Au Kazakhstan, par exemple, le président Kassym-Jomart Tokaïev, lors d’un appel téléphonique avec le président Vladimir Poutine le 24 juin, a qualifié l’incident d’« affaire intérieure » purement russe (Akorda.kz, 24 juin). En d’autres termes, malgré l’envoi de troupes par Poutine au Kazakhstan lorsqu’il a fait face à un soulèvement analogue en janvier 2022, Astana ne voulait pas participer à cette affaire particulière et n’était pas disposée à envoyer des forces pour soutenir Poutine. Après la fin de la mutinerie, Tokayev a déclaré qu’il “soutenait pleinement” les actions de Poutine et a convoqué une session extraordinaire du Conseil de sécurité du Kazakhstan pour enregistrer son inquiétude (Temps d’Astana25 juin).

Pourtant, même avec ces gestes, un exemple plus vrai des véritables préoccupations de Tokayev a eu lieu quelques jours plus tôt lorsqu’il a présidé au changement du nom de la ville de Derzhavinsk (d’après le poète russe Gavril Derzhavin) en Kenesary, le chef du plus grand groupe kazakh. rébellion contre l’empire russe en 1837-1847, un autre exemple de la « kazakhification » constante du pays. Plus tôt cette année, plusieurs autres villages de la région de Karaganda ont également été renommés avec des noms kazakhs (Radio AzattykLe 21 juin).

Tokayev a également décidé de restaurer trois districts “abandonnés” et peu peuplés du nord-est du Kazakhstan, le long de la frontière avec la Russie et la Chine, pour contrer la possibilité d’une influence russe ou chinoise accrue à travers ces provinces sous-développées (Kaztag.kz, 17 juin). Ce n’est que le 25 juin – c’est-à-dire après la démission de Prigojine – que Tokaïev a finalement convoqué la réunion du Conseil de sécurité où il a proclamé la Russie partenaire stratégique et a insisté sur le fait qu’il avait “pleinement soutenu” Poutine et s’est félicité de l’accord qui a mis fin à la crise. (Temps d’Astana25 juin).

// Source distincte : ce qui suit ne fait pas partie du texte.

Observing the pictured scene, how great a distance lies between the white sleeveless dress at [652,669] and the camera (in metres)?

De plus, des réactions vives similaires ont eu lieu en Ouzbékistan. Là aussi, Poutine a appelé le 24 juin le président Shavkat Mirziyoyev et a reçu la même réaction, à savoir que cette affaire était « l’affaire intérieure » de la Russie et que Tachkent n’interviendrait pas (Radio Free Europe/Radio Liberté, 27 juin). Il est probable que Poutine ait également recherché le soutien militaire de l’Ouzbékistan pour être repoussé, le ministère de la Défense ouzbek ayant par la suite démenti les rumeurs selon lesquelles Tachkent prévoyait d’envoyer des troupes en Russie. Les responsables de la défense ont également réitéré que la politique de l’Ouzbékistan est fondée sur le principe de non-ingérence dans les pays étrangers (Kun.uz26 juin).

Pire encore, les commentateurs en Ouzbékistan ont profité de cette occasion pour se moquer de Poutine et de son système de gouvernement, ce qui n’est concevable que si le régime avait fermé les yeux ou laissé entendre son soutien. L’analyste politique EG Kamoliddin Rabbinov a publié sur Facebook le 25 juin que le système politique russe “ressemble à celui de certains pays instables du tiers monde – un régime très faible et en train de s’effondrer”. Il a également ignoré les affirmations selon lesquelles tout cela n’était qu’une sorte de complot orchestré, notant qu’aucune puissance mondiale ne jouerait à un jeu révélant que non seulement il est inefficace mais aussi « honteusement faible » (Facebook.com/rabbimov.kamoliddin, 25 juin). Ses remarques n’étaient en aucun cas isolées car d’autres commentateurs décrivaient la Russie comme de plus en plus imprévisible et instable, remettant implicitement en cause sa fiabilité en tant qu’« alliée » (Facebook.com/dosyms25 juin).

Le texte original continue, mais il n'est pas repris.